For reference, if you are interested, over in taxonomy_xml I've been doing something similar for (taxonomy) vocabularies for a few years already. I never got around to doing the centralized server/index repo thing (though have always wanted to) but I thought I'd throw up my info schema for comparison.
As seen at
http://drupalcode.org/project/taxonomy_xml.git/blob/refs/heads/7.x-1.x:/...

    'WCA-terms' => array(
      'provider' => 'W3C ',
      'name' => 'Web Characterization Terminology & Definitions Sheet',
      'servicetype' => 'lookup',
      'description' => 'Glossary of web technology terms used by the W3C. (WCA-terms)',
      'about' => 'http://www.w3.org/QA/2003/01/Glossary',
      #'identifier' => 'identifier',
      'protocol' => 'URI',
      'pattern' => 'http://www.w3.org/2003/03/glossary-project/data/glossaries/WCA-terms.rdf',
      'format' => 'rdf',
    ),

If this is to be consumed and selected by end-users, I found it vital to add human labels, descriptions, and documentation URL references to extend the data pretty quick.
My UI presents a drop-down where users can choose which external datasets to import, and a help page where each of the repositories and services is provided.

Despite some crossover (especially of terminology), the jobs we are doing are different. I just wanted to suggest : Add a human label and description into your spec early on!

... and now that I think of it ... Why not use something DOAP-shaped ? :-B

Hey Dan!

Posted by scor on February 22, 2012 at 9:25pm

Thanks for your suggestions Dan. You're definitely right that human labels are important. I've added them to the wiki (feel free to edit it too!). re 'format', 'servicetype' and 'protocol', these might be useful for the script fetching the source and generating the format(s) published by the service. 'provider' could be added too.

DOAP is a good idea and needs to be explored, turtle or JSON-LD might be more appropriate than XML, and could look close to the arrays above. we will have a RDF toolchain anyways when fetching/parsing and republishing the vocabs. might be extra requirement on the consumer side though, let's see.
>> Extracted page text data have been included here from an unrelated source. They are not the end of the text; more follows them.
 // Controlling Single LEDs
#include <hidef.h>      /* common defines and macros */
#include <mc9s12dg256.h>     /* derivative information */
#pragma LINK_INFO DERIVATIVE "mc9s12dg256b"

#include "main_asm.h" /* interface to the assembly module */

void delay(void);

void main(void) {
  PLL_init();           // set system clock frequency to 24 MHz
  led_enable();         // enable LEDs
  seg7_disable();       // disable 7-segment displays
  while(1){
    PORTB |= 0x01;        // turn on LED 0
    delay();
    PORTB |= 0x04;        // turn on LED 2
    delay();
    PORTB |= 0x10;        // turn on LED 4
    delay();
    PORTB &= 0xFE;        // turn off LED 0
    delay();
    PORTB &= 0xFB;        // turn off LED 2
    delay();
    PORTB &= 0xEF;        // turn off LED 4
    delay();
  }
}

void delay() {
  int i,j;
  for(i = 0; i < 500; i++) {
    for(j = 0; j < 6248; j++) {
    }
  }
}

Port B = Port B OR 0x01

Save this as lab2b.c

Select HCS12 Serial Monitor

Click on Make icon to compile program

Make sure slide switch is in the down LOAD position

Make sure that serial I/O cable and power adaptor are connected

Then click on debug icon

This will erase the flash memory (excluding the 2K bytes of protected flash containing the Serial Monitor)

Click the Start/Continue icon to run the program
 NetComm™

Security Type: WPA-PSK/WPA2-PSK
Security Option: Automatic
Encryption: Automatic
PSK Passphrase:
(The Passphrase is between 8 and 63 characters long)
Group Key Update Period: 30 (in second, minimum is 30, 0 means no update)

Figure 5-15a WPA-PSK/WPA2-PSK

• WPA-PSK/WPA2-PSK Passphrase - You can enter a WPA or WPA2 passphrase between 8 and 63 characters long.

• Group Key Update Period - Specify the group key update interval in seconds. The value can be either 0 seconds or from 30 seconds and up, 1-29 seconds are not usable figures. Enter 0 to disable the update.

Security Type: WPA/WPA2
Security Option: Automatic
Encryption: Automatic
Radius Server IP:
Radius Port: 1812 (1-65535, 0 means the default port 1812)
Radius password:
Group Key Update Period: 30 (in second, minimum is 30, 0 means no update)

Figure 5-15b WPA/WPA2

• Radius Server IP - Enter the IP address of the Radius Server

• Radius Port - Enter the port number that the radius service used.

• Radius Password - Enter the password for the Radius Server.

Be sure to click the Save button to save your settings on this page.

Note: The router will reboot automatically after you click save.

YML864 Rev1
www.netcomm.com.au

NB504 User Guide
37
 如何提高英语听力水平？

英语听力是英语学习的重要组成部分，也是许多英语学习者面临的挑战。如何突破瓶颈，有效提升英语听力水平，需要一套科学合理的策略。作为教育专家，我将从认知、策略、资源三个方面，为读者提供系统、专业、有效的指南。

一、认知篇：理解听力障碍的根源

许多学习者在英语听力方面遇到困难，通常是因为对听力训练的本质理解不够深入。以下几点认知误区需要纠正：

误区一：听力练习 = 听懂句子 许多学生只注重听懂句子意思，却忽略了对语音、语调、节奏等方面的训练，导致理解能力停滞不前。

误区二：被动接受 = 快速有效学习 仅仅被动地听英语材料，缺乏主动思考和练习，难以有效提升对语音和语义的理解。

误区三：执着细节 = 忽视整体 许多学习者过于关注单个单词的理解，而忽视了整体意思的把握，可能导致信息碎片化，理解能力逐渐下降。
Thanks for posting, you're

Posted by linclark on February 22, 2012 at 9:32pm

Thanks for posting, you're definitely right about adding in labels and descriptions early. I have been implementing a service-based vocabulary import for Microdata and while I did have labels, I neglected descriptions at first. I just added them when a user requested them.

One of the motivations for this is to move away from requiring an RDF parsing library. Unfortunately, the library we use is no longer supported or even recommended by its developer, and there don't seem to be any up-and-coming PHP-based libraries, which is worrisome. As a result, we want to stay in JSON and I think we want to stay as lightweight as possible.

We could potentially reuse some of the DOAP modeling and the property names. I don't know whether this would buy us anything or not.

Problem loading software

Posted by rongcheek on February 22, 2012 at 10:37pm

Hostgator is trying to work out the problems. I just spent 55 minutes on the phone with them. Scor, I appreciate your help and once it is in place I'll get back. Enjoy your meeting.

Ron

Not serious about DOAP, just for reference

Posted by dman on February 22, 2012 at 10:39pm

Yeah, not really very interested in overloading the simple JSON to become full RDF - but just re-using the attribute names for consistency with DOAP terminology is probably a win. Even if just for the saving in brain-space.